The dispersion parameter is returned as the model component called theta.
The estimates of μ and θ are identical to what we obtained using the nlm function.
I produce a graph that compares the fit of the negative binomial and Poisson models. First I examine the predicted probabilities and counts (by summing over all 50 observations).
I combine the counts 9 and above into the last category using the pnbinom function.
I rename the last category so that it correctly indicates 9 and above.
I next produce a bar graph that compares the fit of the Poisson and negative binomial models.
Fig. 5 Fit of the Poisson and negative binomial models
Based on the plot the fit of the negative binomial model appears to be a big improvement over that of the Poisson.
If we examine the expected counts we see that a number of them are below 5.
As was noted in lecture 15 if too many of the expected counts are small (5 being a guideline for smallness) then the chi-squared distribution of the Pearson statistic becomes questionable. To deal with this I combine categories. One way to do this would be to leave the first five categories alone, combine the next two, and combine the last three. A good strategy is to start with the tail and work backwards.
I merge these same categories for the observed counts and carry out the test. The degrees of freedom for the chi-squared statistic is m – 1 – p where m is the number of categories (after merging) and p is the number of estimated parameters. We have two estimated parameters: μ and θ so p = 2.
We can also use the output from the chisq.test function to obtain the Pearson statistic and then calculate the p-value ourselves (to properly account for the two parameters we estimated).
The p-value is large so we fail to reject the fit of the negative binomial model.
By pooling categories we have distorted the negative binomial distribution. Failing to find a significant lack of fit with the pooled categories does not guarantee that the model would still fit if we didn't pool the categories. We can obtain a better measure of fit by using a randomization test.
Chi-squared test for given probabilities with simulated p-value
(based on 9999 replicates)
data: num.stems
X-squared = 3.5113, df = NA, p-value = 0.9459
The result is nearly identical to what we obtained with the parametric test using the combined categories.
A skeptic might argue that the way we're handling the last category is overly favorable to our model. The empirical distribution of the raw data does not decrease to zero; the last observed category has four observations. By lumping the tail of the negative binomial distribution into the last observed category we force the expected results to more closely resemble the observed data. To satisfy such a skeptic I create a new category, X = 10+, for both the observed and expected counts and redo the randomization test. This category represents stems with aphid counts of 10 or more. Of course, the observed frequency of this new category is 0.

### DATA SHOWN
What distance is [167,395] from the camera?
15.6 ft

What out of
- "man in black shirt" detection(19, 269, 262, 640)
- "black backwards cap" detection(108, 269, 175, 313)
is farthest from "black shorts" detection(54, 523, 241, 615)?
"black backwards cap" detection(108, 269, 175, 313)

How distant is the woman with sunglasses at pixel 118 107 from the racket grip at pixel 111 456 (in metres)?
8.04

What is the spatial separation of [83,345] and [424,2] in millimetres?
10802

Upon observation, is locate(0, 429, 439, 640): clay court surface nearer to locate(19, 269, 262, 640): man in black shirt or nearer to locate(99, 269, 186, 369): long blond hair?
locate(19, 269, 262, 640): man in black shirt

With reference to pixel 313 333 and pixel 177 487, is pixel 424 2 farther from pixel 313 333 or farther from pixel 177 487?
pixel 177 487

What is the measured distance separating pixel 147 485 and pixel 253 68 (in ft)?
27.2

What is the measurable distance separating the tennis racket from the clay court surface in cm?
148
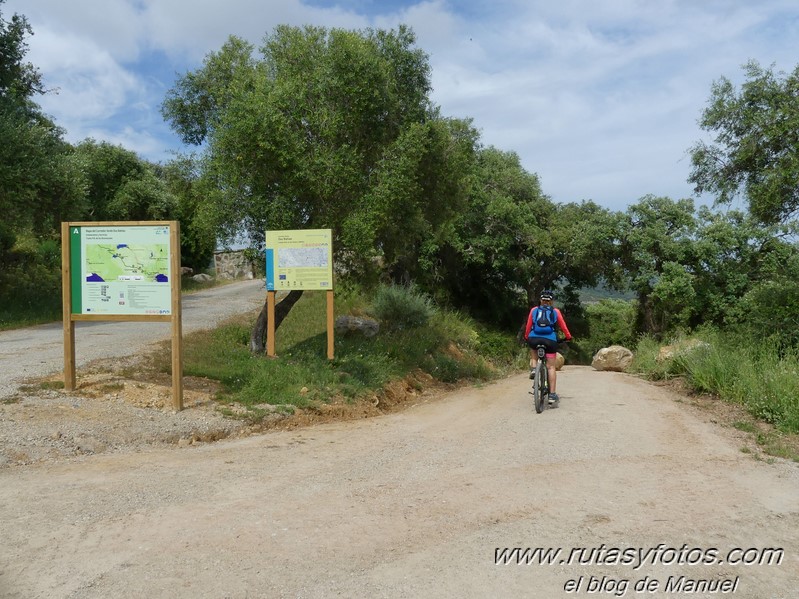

### GOALS
[1] Using the excerpt on negative binomial fit, answer these:
(a) What is the name of the model component that returns the dispersion parameter?
(b) Which two parameters are estimated, giving p = 2?
(c) How many observations fall in the last observed category of the raw data?
[2] Please continue the excerpt on negative binomial fit from where it stops.

### TASK RESULTS
[1]
(a) theta
(b) μ and θ
(c) Four

[2]
Chi-squared test for given probabilities with simulated p-value
(based on 9999 replicates)
data: new.numstems
X-squared = 13.5113, df = NA, p-value = 0.1923
So even after creating a separate final category in which the observed count is zero, we still fail to find a significant lack of fit (although the p-value of our test has been reduced substantially).
Warning. I should point out one deficiency of the simulation-based test. There is no penalty for overfitting. In the Pearson chi-squared test the degrees of freedom of the chi-squared distribution used for assessing the significance of the test statistic gets reduced by the number of parameters that were estimated. This has the effect of reducing the threshold (critical value) for lack of fit. As a result, models that use more parameters are forced to meet a higher goodness of fit standard than are models using fewer parameters. This makes it harder for complicated models to pass the test. Thus the parametric version of the chi-squared test has a built-in protection against over-fitting. With the simulation-based version of the test there is no such protection.
We use a data set that appears on Michael Crawley's web site for his text Statistical Computing (Crawley 2002) and is also used in The R Book (2007).
Crawley describes these data as follows (Crawley 2002, p. 542). "Count data were obtained on the number of slugs found beneath 40 tiles placed in a stratified random grid over each of two permanent grasslands. This was part of a pilot study in which the question was simply whether the mean slug density differed significantly between the two grasslands." My interpretation of this is that the experiment was extraordinarily simple. Rocks of standard shape and size were laid out in two fields and at some point later in time the fields were revisited and the number of slugs under each rock was recorded. The data we are given are the raw counts, i.e., the individual slug counts for each rock. Thus we have a total of 80 observations, 40 from each field type. A value of 0 means no slugs were found under that rock.We can verify this by tabulating the data by field type.
Crawley then spends a chapter of his textbook trying one statistical test after another to test the hypothesis of no mean difference in slugs between the two field types. In the end his conclusion is ambiguous. Some tests say there is a difference, some say there isn't.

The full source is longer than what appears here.